I took a breath, wondering how much to tell; I did not want to spoil the good work I'd done so far with too liberal a dose of the truth. "We ran into an irregularity. The auto-drive was knocked out, and I had to handle the ship manually. I handled it badly. My reactions were slow, and we went down. Fifty Terran diplomats and their families died in the accident. I survived with a few others. Of course, I was responsible; it was my fault — a better pilot would have brought the ship through unscathed."

She was shaking her head, biting her bottom lip. There was doubt in her eyes as she regarded me.

"I can't believe that Tamara would lie to me like that—"

"You can't? Christ, she's psychologically tortured you often enough in the past."

"But this is different — there was no one else involved then!"

I almost laughed. "Fire, your mother isn't bothered who she hurts, you or anyone else. She'll do anything to get what she wants."

She was still regarding me with suspicion. I said, "Can't you see — your mother's afraid of losing you. Who would she have to hate if you were to leave?"
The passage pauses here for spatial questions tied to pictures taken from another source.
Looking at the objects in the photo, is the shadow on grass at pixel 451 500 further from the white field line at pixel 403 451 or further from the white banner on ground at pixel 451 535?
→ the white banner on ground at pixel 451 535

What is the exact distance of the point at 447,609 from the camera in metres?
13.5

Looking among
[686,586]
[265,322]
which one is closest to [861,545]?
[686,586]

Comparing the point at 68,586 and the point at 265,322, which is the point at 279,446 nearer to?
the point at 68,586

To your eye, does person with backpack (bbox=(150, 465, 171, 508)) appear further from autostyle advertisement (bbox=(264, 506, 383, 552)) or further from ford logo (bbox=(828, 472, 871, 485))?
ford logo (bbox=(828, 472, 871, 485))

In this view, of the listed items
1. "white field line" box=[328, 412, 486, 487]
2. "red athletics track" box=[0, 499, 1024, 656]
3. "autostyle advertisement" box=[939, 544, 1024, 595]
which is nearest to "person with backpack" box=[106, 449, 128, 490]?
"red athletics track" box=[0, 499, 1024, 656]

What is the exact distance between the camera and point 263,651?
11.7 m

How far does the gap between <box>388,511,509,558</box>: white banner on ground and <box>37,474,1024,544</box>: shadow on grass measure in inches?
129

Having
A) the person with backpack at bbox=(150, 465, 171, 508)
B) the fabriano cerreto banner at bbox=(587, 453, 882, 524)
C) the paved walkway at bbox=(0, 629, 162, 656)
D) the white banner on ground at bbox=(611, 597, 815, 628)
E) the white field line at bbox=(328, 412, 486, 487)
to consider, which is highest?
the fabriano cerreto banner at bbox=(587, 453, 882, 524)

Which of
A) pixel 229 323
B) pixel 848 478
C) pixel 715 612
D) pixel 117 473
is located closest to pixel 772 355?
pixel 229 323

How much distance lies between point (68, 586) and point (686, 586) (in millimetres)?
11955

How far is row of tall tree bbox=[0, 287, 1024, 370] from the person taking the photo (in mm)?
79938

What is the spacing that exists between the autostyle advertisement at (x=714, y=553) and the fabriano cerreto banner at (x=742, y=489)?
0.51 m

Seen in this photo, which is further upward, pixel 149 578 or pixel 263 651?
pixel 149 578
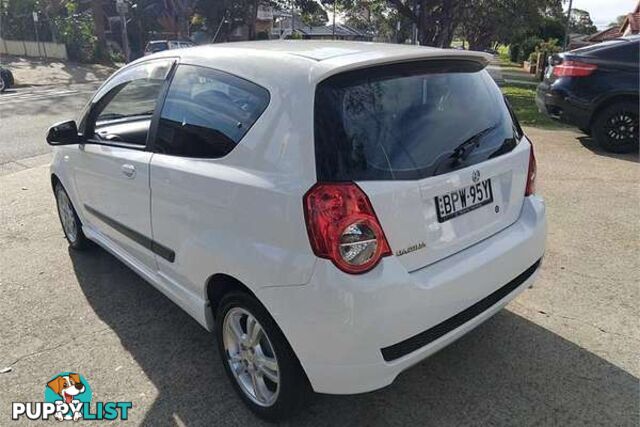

I stopped, allowed that to sink in. Fire regarded the carpet between us, torn between obedience to her mother and loyalty to her own desires.

She said in a whisper, "You weren't paid?"

"Of course not!"

She looked at me. "So... what happened? After the accident?"

I relaxed. I was slowly winning her over. She stood before the bed, where she had backed up to in fear, but she had released her grip on her cuffs and looked at me with a new hope in her emerald eyes.

"I was hospitalised for a year—"

"But why did you come to Meridian? Why didn't you keep on piloting?"

"There was an inquiry into the accident, and of course I was found guilty of negligence. I was fired." I shrugged. "So I looked for somewhere warm and quiet."

With a drug that would allow me to forget...

Fire stared at me, shaking her head. "She just wanted me to hate you. She probably enjoyed seeing my reaction when she told me."

I held out my hand.

She remained by the bed. "I'm frightened, Bob. What if Tamara finds out?"

"I'll be with you."

She looked at me for a long time, her gaze calculating. Then she came to a decision. She grabbed my hand.

We slipped from the dome and hurried across the lawn, then dropped through the crevice to the subterranean passage. Fire dashed ahead of me down the incline. I felt her relief, her dread at the thought that were it not for my intervention she might have blithely believed her mother's lies.